Death of Saint Joseph Calasanz, priest, religious founder and educator. For more on this Spanish saint see LITURGY OF THE SAINTS
Historical Events in Church Annals for August 26th:
Death of Pope Saint Zephyrinus, 15th successor of Peter. He ruled for 18 years and decreed that young people of 14 years and over should receive Holy Communion at Easter and introduced the use of the paten and of chalices of cut glass. His pontificate was characterized by bitter theological struggles for he was the Pope who excommunicated the historian Tertullian.
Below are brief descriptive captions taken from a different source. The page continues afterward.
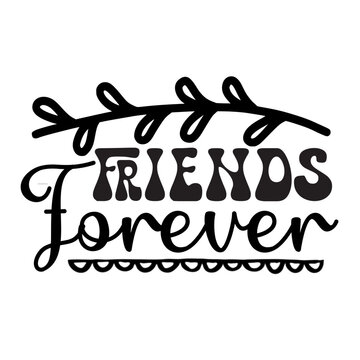 Friends Forever svg
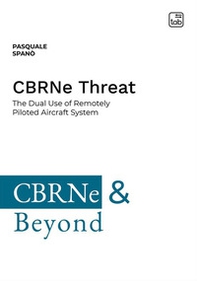 CBRNe Threat. The dual use of remotely piloted aircraft system - Librerie.coop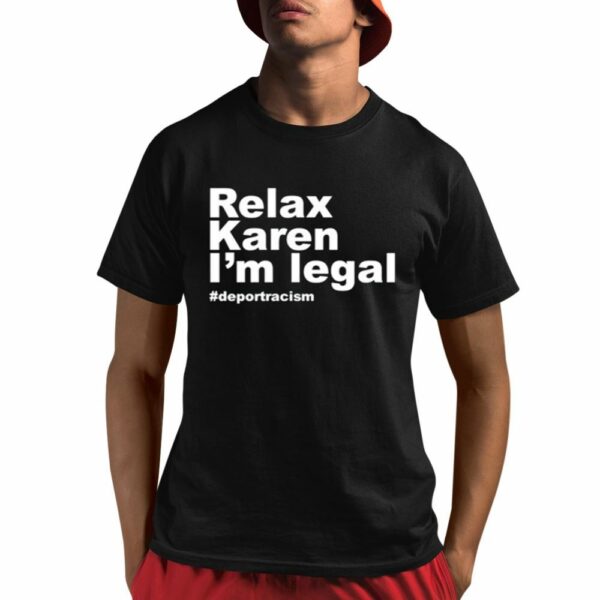 Relax Karen I'm Legal Deportracism Shirt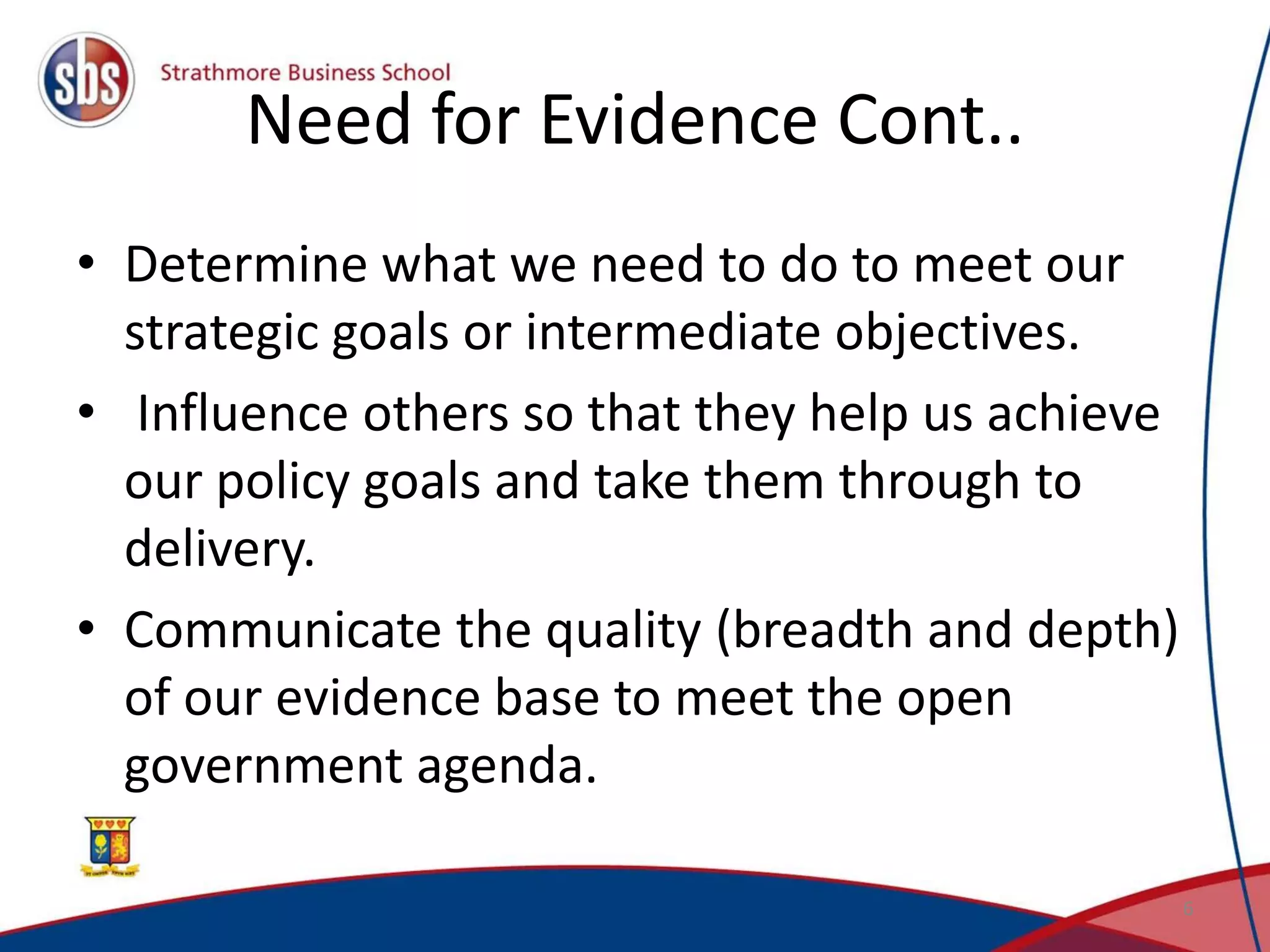Need for Evidence Cont..
• Determine what we need to do to meet our
strategic goals or intermediate objectives.
• Influence others so that they help us achieve
our policy goals and take them through to
delivery.
• Communicate the quality (breadth and depth)
of our evidence base to meet the open
government agenda.
6
 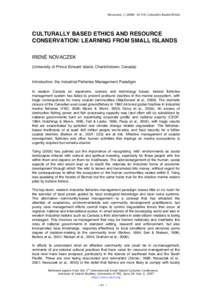 Novaczek, I (2008: Culturally Based Ethics  CULTURALLY BASED ETHICS AND RESOURCE CONSERVATION: LEARNING FROM SMALL ISLANDS IRENÉ NOVACZEK (University of Prince Edward Island, Charlottetown, Canada)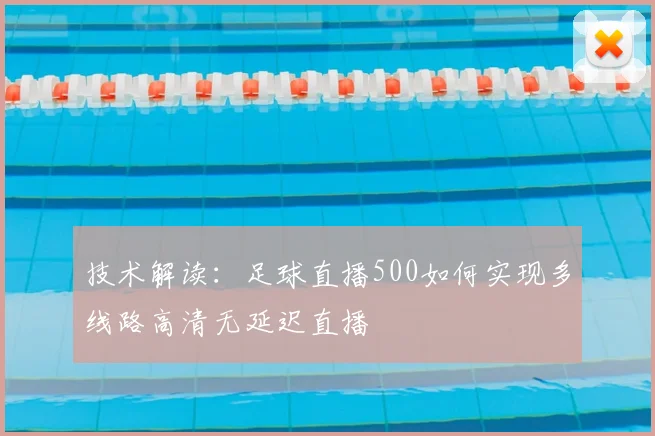 技术解读：足球直播500如何实现多线路高清无延迟直播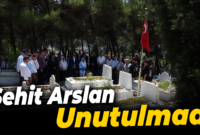 Darbe girişimini engellemek için şehit olan Arslan unutulmadı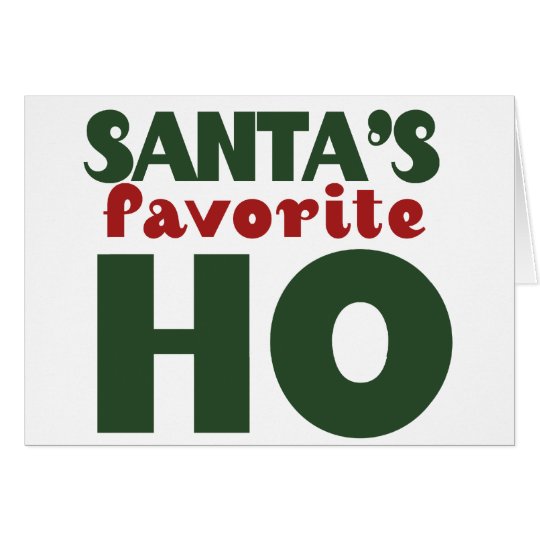 Santas Favourite HO funny christmas design Card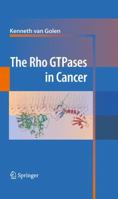 The Rho GTPases in Cancer 1489982868 Book Cover
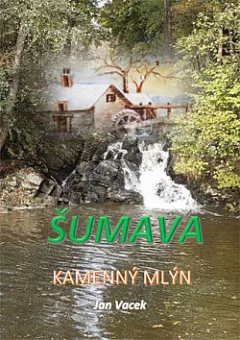 Šumava - Kamenný mlýn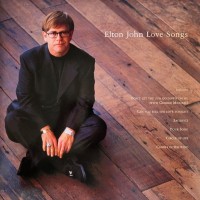 ELTON JOHN - LOVE SONGS - ���������
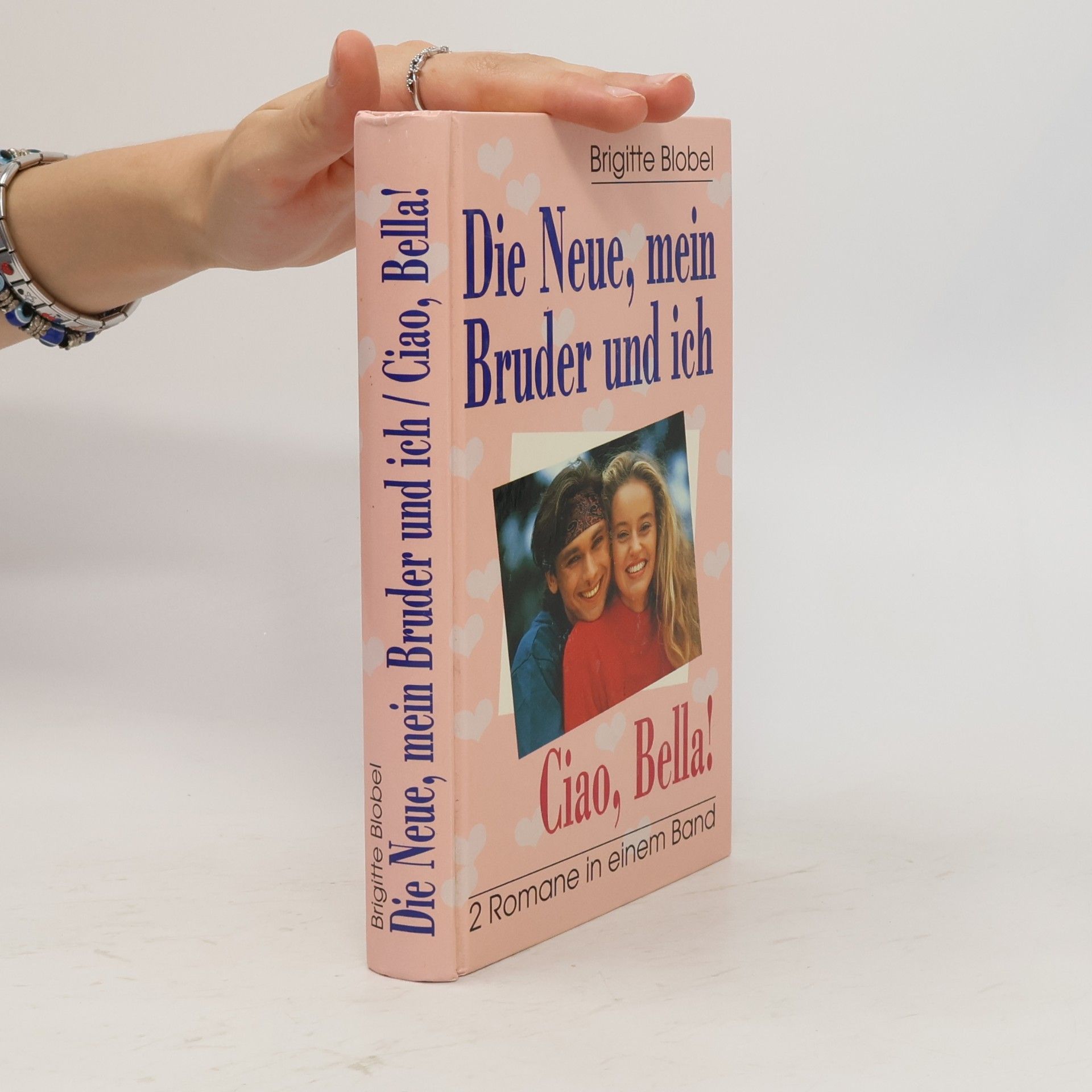 Brigitte Blobel Die neue, mein Bruder und ich. Ciao, Bella!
Though he was not violently killed in the manner many Christians were, he is considered a martyr because of the great suffering he underwent.
Death of Saint Moses the Black, Ethiopian slave who was converted by monks and ordained a priest, becoming one of the most sought after spiritual directors among the desert fathers.
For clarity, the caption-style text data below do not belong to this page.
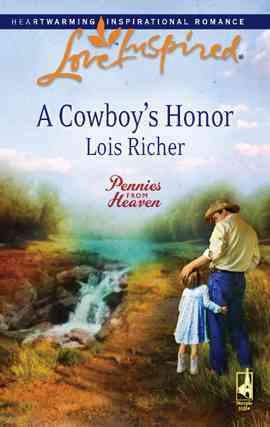 A cowboy's honor [electronic resource] / Lois Richer.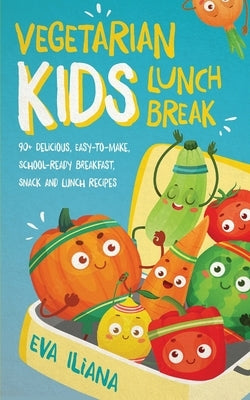 Vegetarian Kids Lunch Break 90+ Delicious, Easy-to-Make, School-Ready, Breakfast, Snack and Lunch Recipes by Iliana, Eva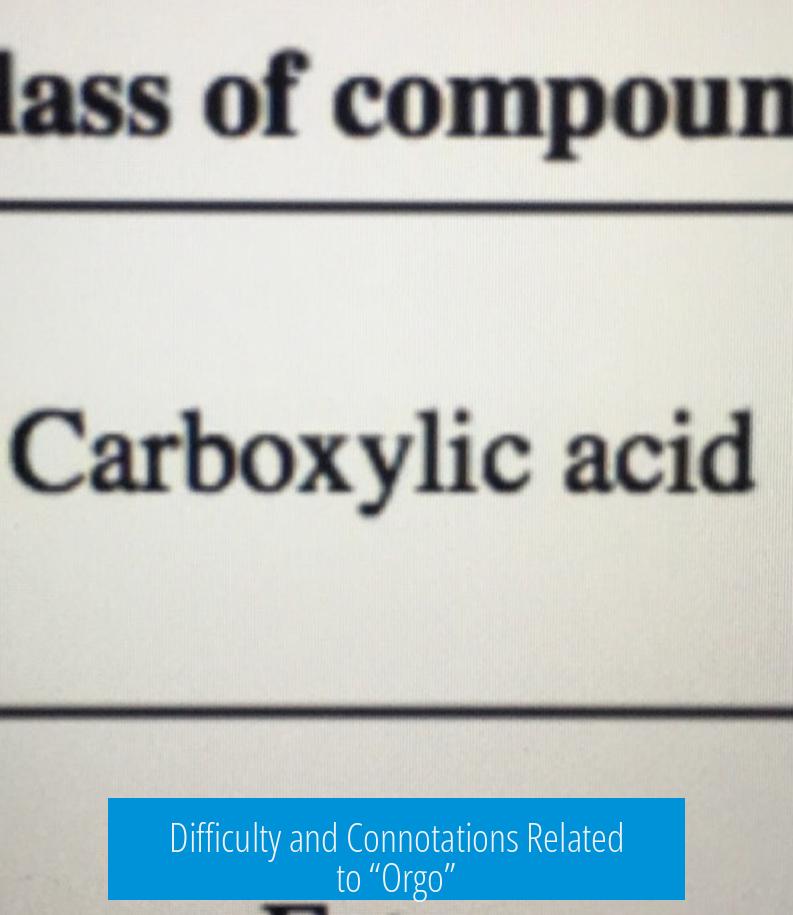 Difficulty and Connotations Related to “Orgo”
Muslim pirates land at the mouth of the Tiber and sack Rome, pillaging and plundering the venerable St. Peter's Basilica as well as St. Paul's-Outside-the-Walls during the last days of Pope Sergius II.
Saint Joan of Arc, commissioned by King Charles VII enters Paris to win back the beseiged city from the English. She would ultimately fail and be captured a year later.
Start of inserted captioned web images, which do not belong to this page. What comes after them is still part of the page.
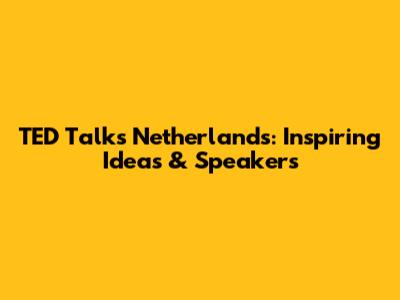 TED Talks Netherlands: Inspiring Ideas & Speakers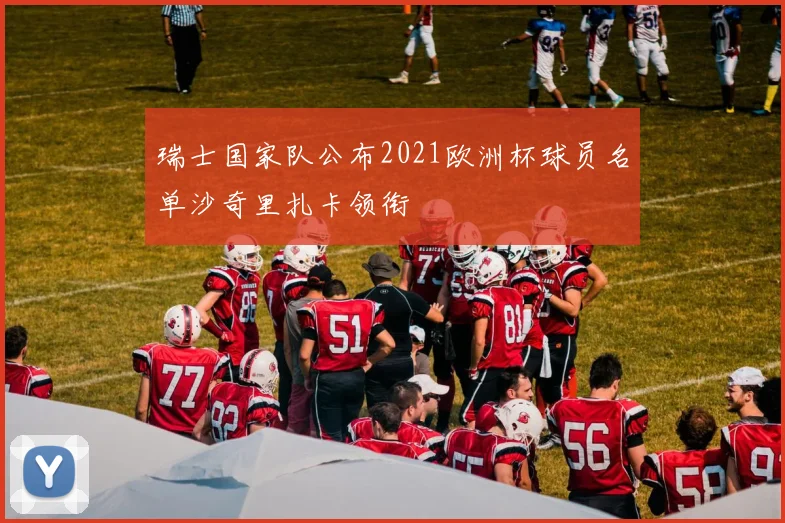 瑞士国家队公布2021欧洲杯球员名单沙奇里扎卡领衔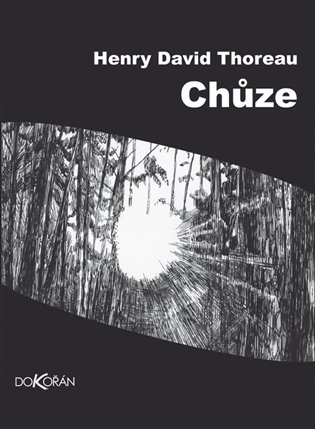 Chůze - Henry David Thoreau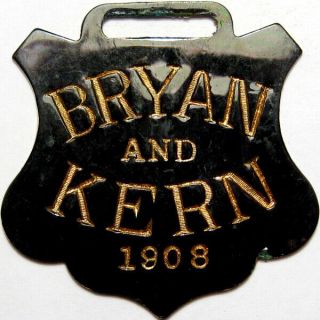 1908 Bryan Kern Presidential Campaign Political Enamel Watch Fob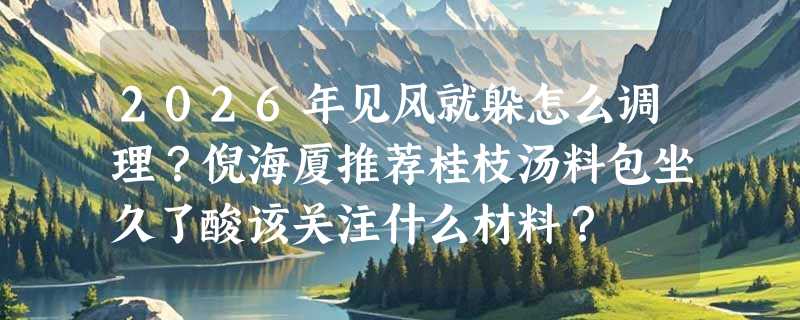 2026年见风就躲怎么调理？倪海厦推荐桂枝汤料包坐久了酸该关注什么材料？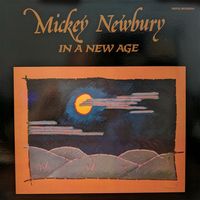 Mickey Newbury - In A New Age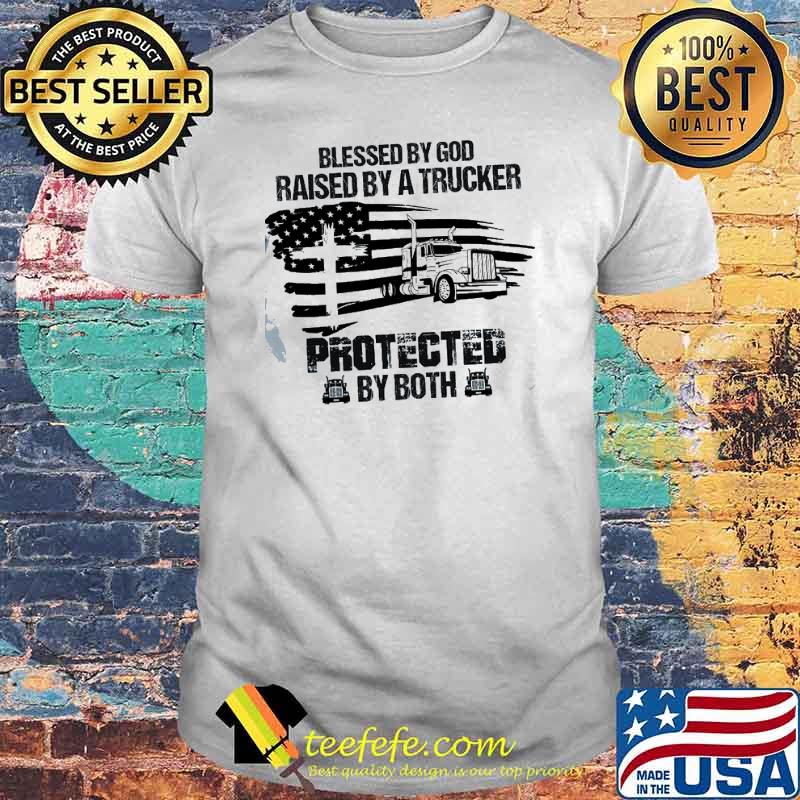 Blessed by god raised by a trucker protected by both american flag shirt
Pope Alexander IV commissions the Italian master Michelangelo to fashion the famous sculpture of the Blessed Mother cradling her Divine Son Jesus after He had been taken down from the cross. This masterpiece is forever called the "Pieta" and is on display in the back, right side of St. Peter's Basilica in Rome today.
Agnes Gonxha Bojaxhiu is born in Skopje, Macedonia. She would go on to join the Sisters of Loretto out of Ireland, be assigned to Calcutta and found her own Order - the Missionaries of Charity dedicated to assisting the lowliest of lowlies. This famous woman was, of course, Mother Teresa and she would become one of the most well-known and beloved religious of all time whose passing on September 5, 1997 was greatly mourned by the entire world.
Albino Luciani, Cardinal of Venice becomes the 263rd successor of Peter after he is elected on the third ballot on the first day of the conclave and takes the name honoring his two predecessors - Pope John Paul I. He would die on September 28th, 33 days later from a heart attack which many feel was induced by some sort of drug administered to him via a conspiracy. No one truly knows for sure since there was no autopsy but strong suspicion still exists and has been corraborated in David Yallop's revealing book In God's Name. The greatest reasons for substantiating this is because John Paul I had planned to clean up the Vatican Bank and demote several Curial figures who had virtually run things during the previous regime. John Paul I was known as the smiling Pope and declined to have a coronation ceremony.